Source information =>
####################

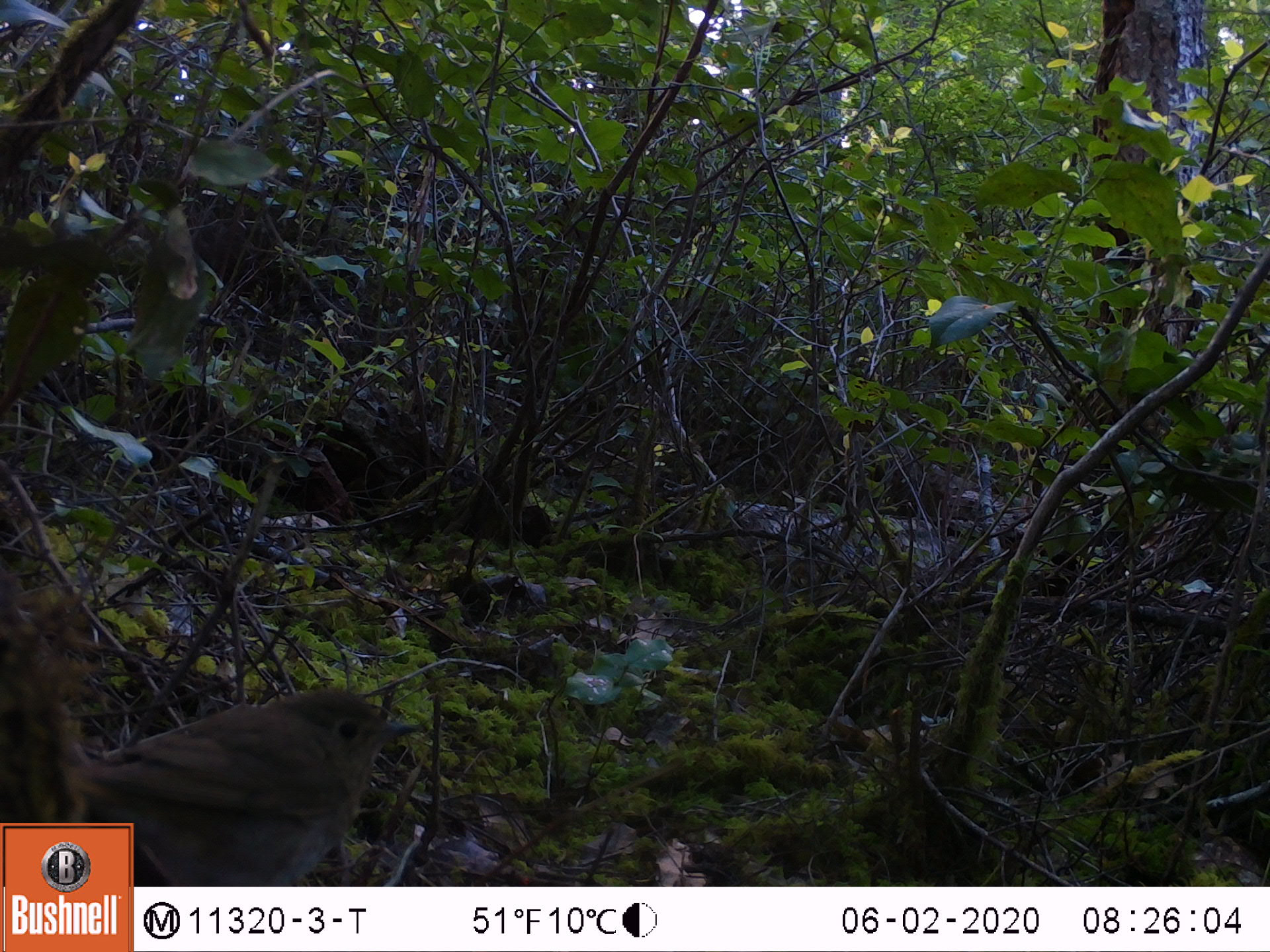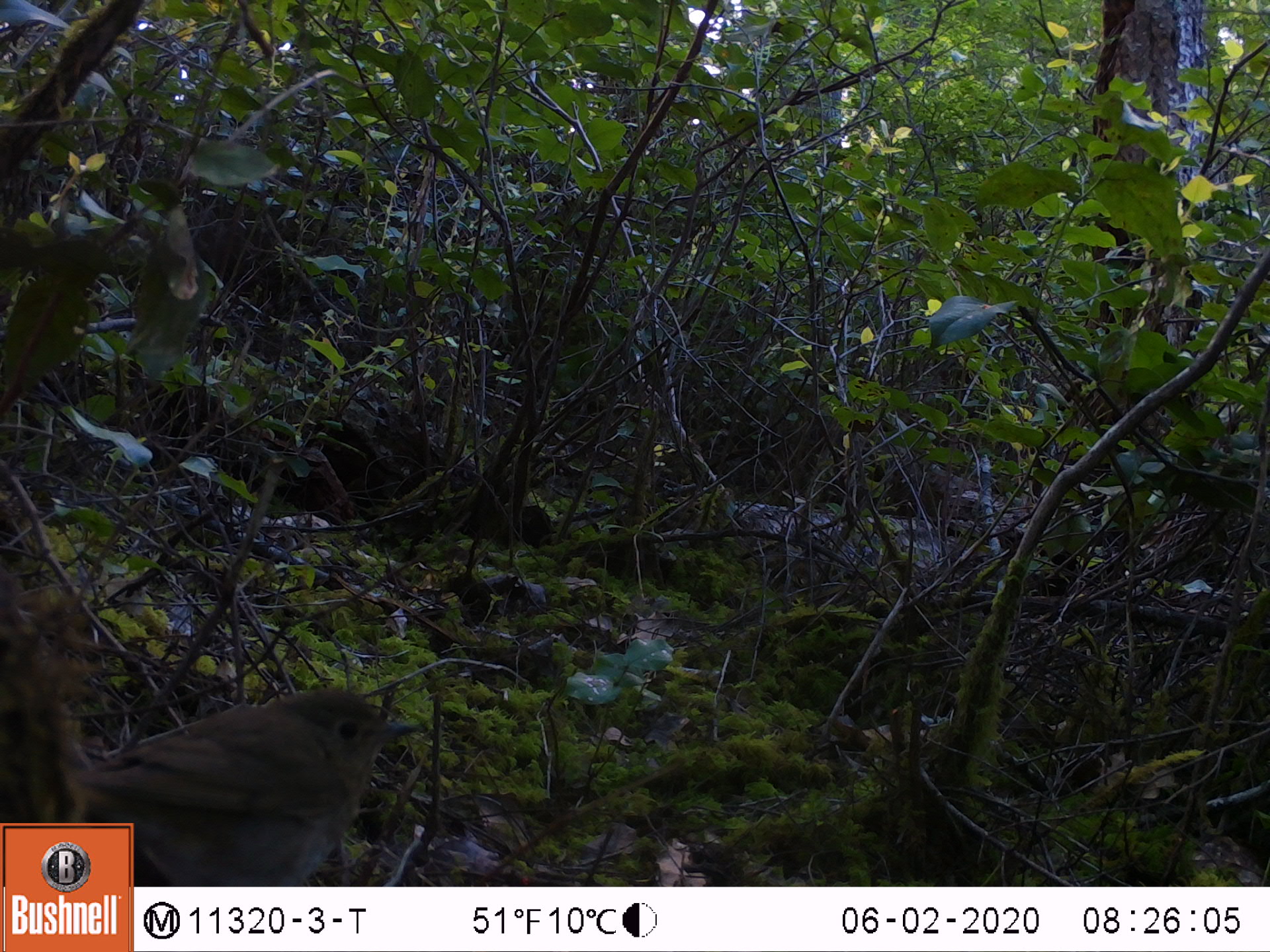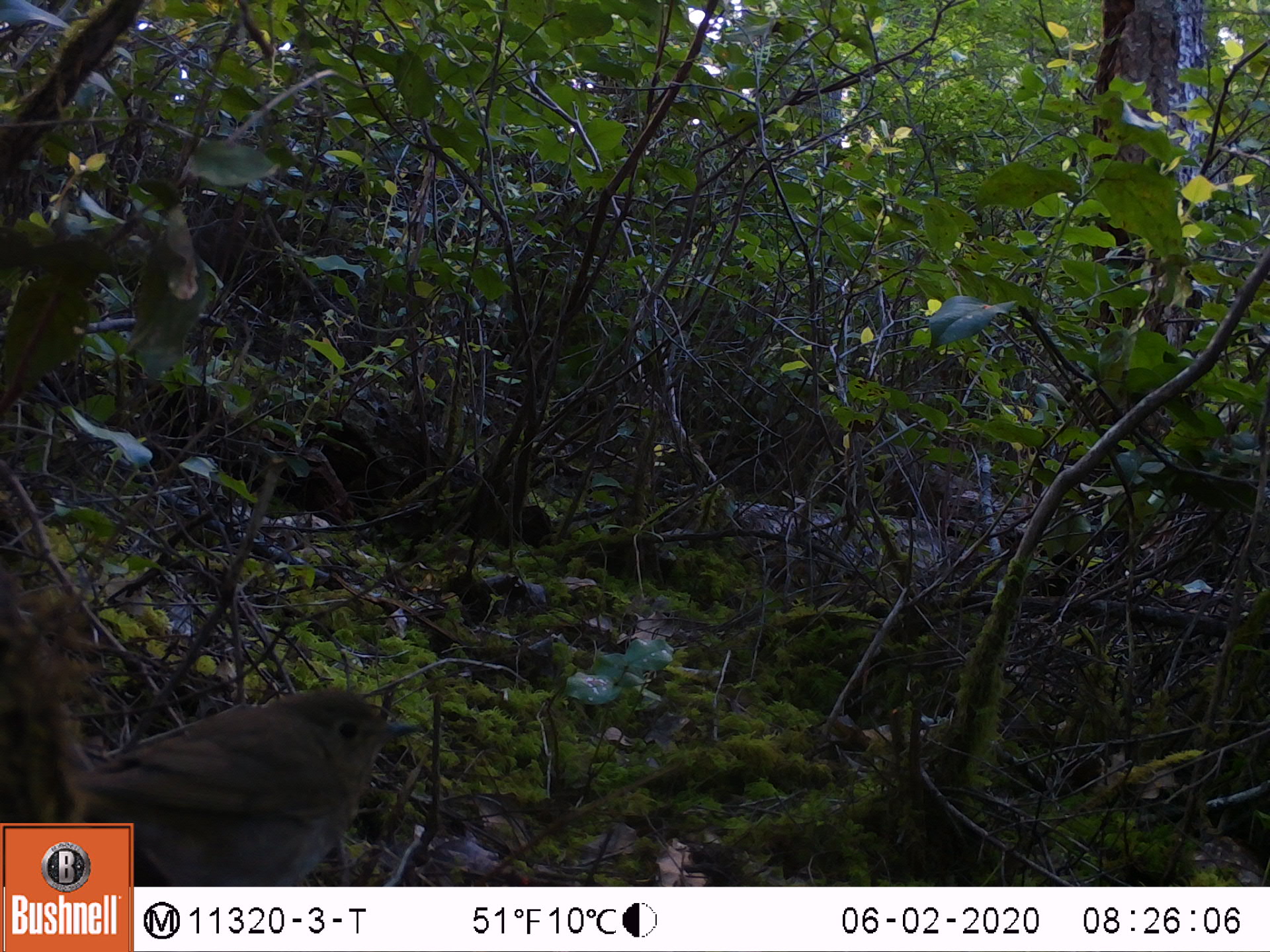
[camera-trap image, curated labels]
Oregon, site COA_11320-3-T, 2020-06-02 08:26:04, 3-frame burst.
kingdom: Animalia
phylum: Chordata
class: Aves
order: Passeriformes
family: Turdidae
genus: Catharus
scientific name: Catharus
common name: brown thrushes and nightingale-thrushes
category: catharus species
Catharus species (brown thrushes and nightingale-thrushes) (Catharus).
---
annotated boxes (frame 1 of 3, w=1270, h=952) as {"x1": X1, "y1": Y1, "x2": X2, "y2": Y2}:
catharus species: {"x1": 136, "y1": 688, "x2": 426, "y2": 883}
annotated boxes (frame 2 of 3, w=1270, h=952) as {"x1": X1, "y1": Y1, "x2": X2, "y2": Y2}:
catharus species: {"x1": 137, "y1": 688, "x2": 420, "y2": 883}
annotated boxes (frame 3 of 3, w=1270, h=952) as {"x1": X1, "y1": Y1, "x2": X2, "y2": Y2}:
catharus species: {"x1": 136, "y1": 686, "x2": 407, "y2": 883}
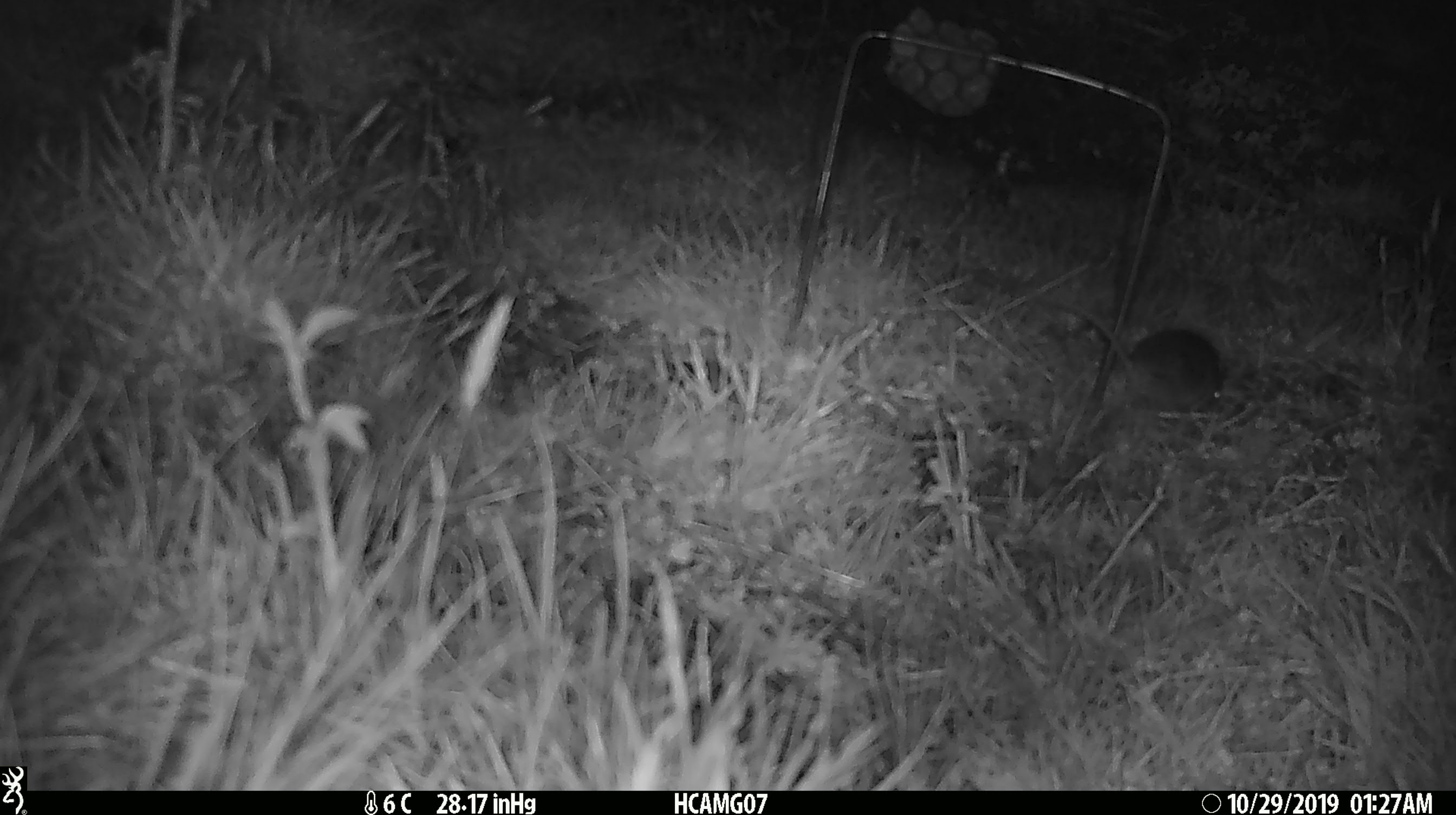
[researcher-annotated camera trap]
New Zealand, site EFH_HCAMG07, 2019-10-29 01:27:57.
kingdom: Animalia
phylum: Chordata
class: Mammalia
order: Rodentia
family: Muridae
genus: Mus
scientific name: Mus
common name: mouse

####################

Work task => I'd like every line with the string "trap" copied from the listing.

Completed exercise =>
[camera-trap image, curated labels]
[researcher-annotated camera trap]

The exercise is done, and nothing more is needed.